Satellite and drone fleets equipped with the right sensors could monitor a crop yield, a woodland’s growth or a peatland’s recovery. It could direct farmers (or agricultural robots) to attend to underperforming areas in ways that have been under-incentivised by the CAP. A better system of sensors could also do far more to track water and air quality. We could better monitor emerging flood risks and act earlier. Companies like Nature Metrics can even track biodiversity through genetic sampling of soil and water. It all adds up to a data-rich, productive rural economy with a better understood ecosystem.
Kickstarting the next Green Revolution
To make the revolution happen, DEFRA must become a data powerhouse. Eustice should start by creating an ‘Office for Natural Statistics’, to sit within DEFRA and co-ordinate data collection in a way never done before. He should then ask it to conduct a great census of Britain’s natural capital, as recommended by the Natural Capital Committee, to establish a baseline for the billions that taxpayers are about to invest in it.
The Office for Natural Statistics should form the bedrock of a much wider geospatial community, setting new standards and ambitions for environmental data. It should have the powers of a Legal Deposit Library, with full access to published research, Environmental Impact Assessments from the construction industry and farm surveys.
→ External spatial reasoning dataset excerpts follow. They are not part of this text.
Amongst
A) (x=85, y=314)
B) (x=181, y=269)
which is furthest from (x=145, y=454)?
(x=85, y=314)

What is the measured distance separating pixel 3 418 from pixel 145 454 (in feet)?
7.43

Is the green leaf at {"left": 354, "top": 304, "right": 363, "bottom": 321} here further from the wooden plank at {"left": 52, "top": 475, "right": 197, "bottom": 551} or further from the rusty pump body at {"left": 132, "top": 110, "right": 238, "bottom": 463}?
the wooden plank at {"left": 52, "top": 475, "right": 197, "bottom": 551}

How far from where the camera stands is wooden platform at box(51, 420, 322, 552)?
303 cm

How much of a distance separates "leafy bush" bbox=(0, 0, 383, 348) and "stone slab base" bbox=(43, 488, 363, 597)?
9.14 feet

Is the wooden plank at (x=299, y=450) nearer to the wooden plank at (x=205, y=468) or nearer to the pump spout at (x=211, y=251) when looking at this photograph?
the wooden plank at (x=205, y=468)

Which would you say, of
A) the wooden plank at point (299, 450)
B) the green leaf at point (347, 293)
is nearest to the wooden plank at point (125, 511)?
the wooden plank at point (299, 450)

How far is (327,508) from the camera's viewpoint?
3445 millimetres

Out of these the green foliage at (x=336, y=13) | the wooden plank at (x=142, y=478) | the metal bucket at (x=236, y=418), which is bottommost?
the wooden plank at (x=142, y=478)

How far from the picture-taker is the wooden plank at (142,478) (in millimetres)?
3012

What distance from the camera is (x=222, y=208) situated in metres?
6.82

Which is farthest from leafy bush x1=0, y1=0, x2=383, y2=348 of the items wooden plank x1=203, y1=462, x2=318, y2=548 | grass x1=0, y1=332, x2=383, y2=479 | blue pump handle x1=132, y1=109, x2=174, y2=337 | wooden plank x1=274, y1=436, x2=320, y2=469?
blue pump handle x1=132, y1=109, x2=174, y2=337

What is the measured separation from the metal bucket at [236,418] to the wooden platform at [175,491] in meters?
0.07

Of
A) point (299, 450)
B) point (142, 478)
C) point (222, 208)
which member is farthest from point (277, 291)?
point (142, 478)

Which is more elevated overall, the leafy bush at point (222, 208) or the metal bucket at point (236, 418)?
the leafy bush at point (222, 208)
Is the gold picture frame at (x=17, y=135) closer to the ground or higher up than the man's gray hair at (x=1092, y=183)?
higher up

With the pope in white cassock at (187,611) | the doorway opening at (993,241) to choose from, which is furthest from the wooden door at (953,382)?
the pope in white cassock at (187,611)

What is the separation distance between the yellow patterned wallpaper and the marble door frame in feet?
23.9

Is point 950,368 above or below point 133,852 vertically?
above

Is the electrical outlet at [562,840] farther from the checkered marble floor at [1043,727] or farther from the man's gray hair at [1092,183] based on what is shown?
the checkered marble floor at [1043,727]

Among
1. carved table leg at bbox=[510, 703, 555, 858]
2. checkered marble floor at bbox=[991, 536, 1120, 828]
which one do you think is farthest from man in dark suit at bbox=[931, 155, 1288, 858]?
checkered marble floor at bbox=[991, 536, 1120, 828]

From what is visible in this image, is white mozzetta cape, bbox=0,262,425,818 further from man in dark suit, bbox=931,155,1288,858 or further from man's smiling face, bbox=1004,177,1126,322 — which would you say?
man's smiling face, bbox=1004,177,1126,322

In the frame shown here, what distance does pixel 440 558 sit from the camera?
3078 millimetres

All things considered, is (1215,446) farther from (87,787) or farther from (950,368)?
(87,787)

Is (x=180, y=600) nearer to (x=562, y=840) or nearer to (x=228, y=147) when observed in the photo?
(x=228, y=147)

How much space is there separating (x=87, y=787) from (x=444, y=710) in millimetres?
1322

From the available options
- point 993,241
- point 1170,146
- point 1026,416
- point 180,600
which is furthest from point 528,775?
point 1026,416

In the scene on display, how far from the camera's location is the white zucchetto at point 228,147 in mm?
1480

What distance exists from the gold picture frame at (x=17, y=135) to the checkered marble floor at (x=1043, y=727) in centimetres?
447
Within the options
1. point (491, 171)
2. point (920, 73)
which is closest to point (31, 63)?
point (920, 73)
Like the Met Office and Ordnance Survey, its datasets would be valuable and should be easily available in an interoperable format for AgriTech innovators, water companies, researchers and regulators. It should mostly be free and open, but not always. Earnings from commercial fees could help to form a business case for investment in monitoring and AI, including a British version of the EU’s Copernicus Earth Observation satellite (as Policy Exchange has argued in a report quoted by the Prime Minister).
Once this data-led approach is embedded, the opportunities grow and grow. Whether it’s providing digital IDs for food products or real-time stats on tree growth and peat restoration, it all begins with data.
The last Green Revolution saved lives and the next one will too. Like most modern revolutions, data will be its lifeblood. But we haven’t monitored the right things properly for a long time, which shows in the results. Now we have the chance to change all that.